Entonces esta es la ironía final. Bear Stearns ya no está, pero el minián –que empezó en el edificio anterior- sigue existiendo. Alrededor de un tercio de los asistentes eran de JP Morgan, que era dueña de tres edificios adyacentes a nuestra sede, por lo que simplemente transferimos la "administración" del minián a JP Morgan. Entonces, parece un plan perfecto: cómo hacer que Bear Stearns se vaya sin interferir con el minián en curso.

Lección #4: Todo costo tiene un beneficio y todo beneficio tiene un costo.

Wall Street es un lugar grandioso para hacer una carrera –especialmente desde un punto de vista financiero. Más aún, está el prestigio asociado con Wall Street y el poder, etc. ¿Qué tiene eso de malo?

La Mishná pregunta: "¿Quién es sabio? La persona que aprende de todos los demás. ¿Quién es fuerte? La persona que se controla a sí misma. ¿Quién es rico? La persona que es feliz con lo que tiene. ¿Quién es honrado? El que honra a los demás" (Ética de nuestros padres, 4:1). ¿Qué une a todos estos comentarios? Cada una de estas características –sabiduría, fortaleza, riqueza, honor- sólo pueden venir de ti. Nadie más puede dártelos porque si tú dependes de los demás para estos atributos, entonces desaparecen cuando las fuerzas externas -la otra gente- se va.

Hay un costo para estar en Wall Street, y probablemente también en otras posiciones prestigiosas. Pierdes de vista las prioridades. Vives todo el tiempo con tanto estrés que no sabes lo qué es "no tener estrés". La analogía que utilizo a menudo es un buzo que vive pasando de un tanque de oxígeno a otro sin darse cuenta de que todo el oxígeno del mundo está disponible para él dos metros arriba, en la superficie.
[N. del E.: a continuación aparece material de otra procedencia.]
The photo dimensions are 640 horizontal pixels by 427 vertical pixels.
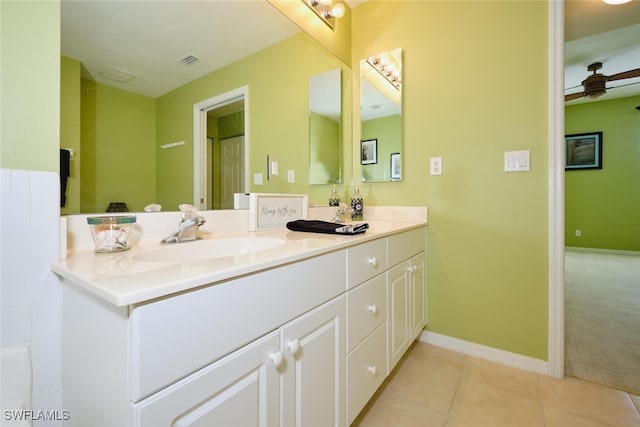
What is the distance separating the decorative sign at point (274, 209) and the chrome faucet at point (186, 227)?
12.6 inches

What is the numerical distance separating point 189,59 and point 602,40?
3.74 meters

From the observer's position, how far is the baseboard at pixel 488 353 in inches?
58.6

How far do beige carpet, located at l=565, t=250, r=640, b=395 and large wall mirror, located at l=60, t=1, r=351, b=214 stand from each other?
1943 millimetres

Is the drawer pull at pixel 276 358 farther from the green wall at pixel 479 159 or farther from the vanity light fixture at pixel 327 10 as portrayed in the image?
the vanity light fixture at pixel 327 10

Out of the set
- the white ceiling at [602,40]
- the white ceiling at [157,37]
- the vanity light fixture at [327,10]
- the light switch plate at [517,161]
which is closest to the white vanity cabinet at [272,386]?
the white ceiling at [157,37]

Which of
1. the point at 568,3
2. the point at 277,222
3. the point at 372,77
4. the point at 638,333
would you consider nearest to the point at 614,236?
the point at 638,333

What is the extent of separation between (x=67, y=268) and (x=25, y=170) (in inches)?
11.0

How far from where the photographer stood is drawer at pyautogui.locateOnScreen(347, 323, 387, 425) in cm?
99

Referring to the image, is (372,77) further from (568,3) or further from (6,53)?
(6,53)

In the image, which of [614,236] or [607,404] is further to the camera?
[614,236]

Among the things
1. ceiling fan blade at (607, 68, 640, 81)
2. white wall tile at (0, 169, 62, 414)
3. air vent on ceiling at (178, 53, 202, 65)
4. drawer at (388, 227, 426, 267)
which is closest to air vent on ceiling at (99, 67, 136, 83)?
air vent on ceiling at (178, 53, 202, 65)

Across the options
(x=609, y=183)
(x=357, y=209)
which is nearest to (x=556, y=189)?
(x=357, y=209)

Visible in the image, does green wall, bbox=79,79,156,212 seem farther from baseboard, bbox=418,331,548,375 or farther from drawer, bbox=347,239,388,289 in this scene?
baseboard, bbox=418,331,548,375

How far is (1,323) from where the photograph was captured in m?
0.62
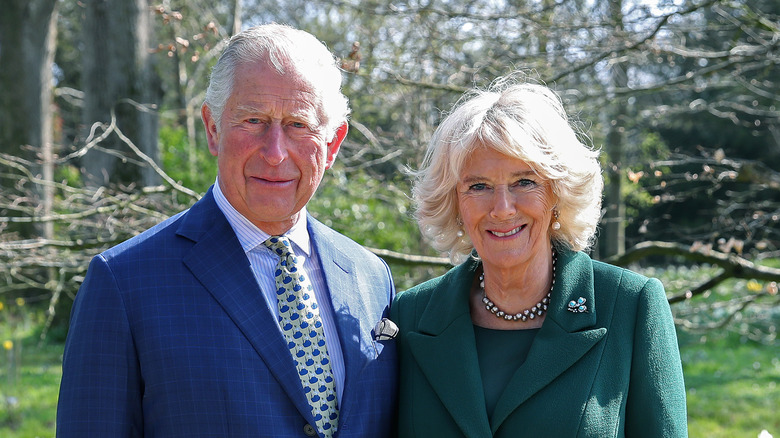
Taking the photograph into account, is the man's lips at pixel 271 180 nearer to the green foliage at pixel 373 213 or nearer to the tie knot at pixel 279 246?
the tie knot at pixel 279 246

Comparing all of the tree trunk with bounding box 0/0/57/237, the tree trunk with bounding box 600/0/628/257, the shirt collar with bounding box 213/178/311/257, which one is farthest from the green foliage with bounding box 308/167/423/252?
the tree trunk with bounding box 0/0/57/237

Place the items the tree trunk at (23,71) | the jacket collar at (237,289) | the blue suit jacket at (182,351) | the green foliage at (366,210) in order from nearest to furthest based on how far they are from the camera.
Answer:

En ese mundo, la cosa a la que más fácilmente renuncias es al tiempo –tiempo con tu familia, tiempo de calidad y en cantidad— que son las cosas que me doy cuenta que son las más valiosas.

El Talmud dice que el mundo venidero es al revés de este. Eso fue difícil de entender para mí hasta que dejé el mundo del prestigio. Después de alejarte del mundo de los negocios, lo que crees que es importante pierde su importancia. Las cosas que más temías perder son las cosas pequeñas: una secretaria, los servicios de chofer, etc. Pero en ese mundo, la cosa a la que más fácilmente renuncias es al tiempo –tiempo con tu familia, tiempo de calidad y en cantidad— que es la cosa que me doy cuenta ahora que es la más valiosa.

No estoy diciendo que el esfuerzo no hace falta y que no deberías dedicarle tiempo a tu trabajo. Es sólo que hay maneras de hacerlo sin estrés. Y la mayoría de las veces, parece muy poco importante en retrospectiva. Al elegir entre la familia y la materialidad, tienes que mantener tus prioridades en orden.

Lección #5: Lidiar con pruebas es más fácil de lo que piensas.

Aprendemos que Dios nunca nos da una prueba que no podemos superar. Para mí, por el contrario, eso dice que hasta ahora no estaba listo para superar la prueba. Estoy agradecido por haber madurado –espiritual y emocionalmente- a un nivel en el que puedo superar algo como esta situación.

Más aún, para muchos de nosotros, nuestras carreras son nuestras vidas –o casi lo son, después de nuestras familias. La pérdida de una carrera es devastador en muchos niveles. Y el alboroto financiero es otra pesadilla.

Pero lo positivo para mí es aprender que puedo lidiar con ello. Es una nueva realidad, pero estoy listo para la próxima realidad.

Quiero agregar otro punto muy importante a esta lista de lecciones. "Una buena esposa –una eshet jail— ¿Quién puede encontrar?", no puedo subestimar la importancia de una socia que es realmente tu socia en crecimiento, en Torá. Mi esposa, Nancy, ha estado rezando cada día para que me tome un tiempo libre para estudiar. Es importante tener una relación que puede tolerar el cambio, y la nuestra ha pasado de un estilo de vida secular a observar Shabat, con Nancy estando de acuerdo a lo largo de todo el camino.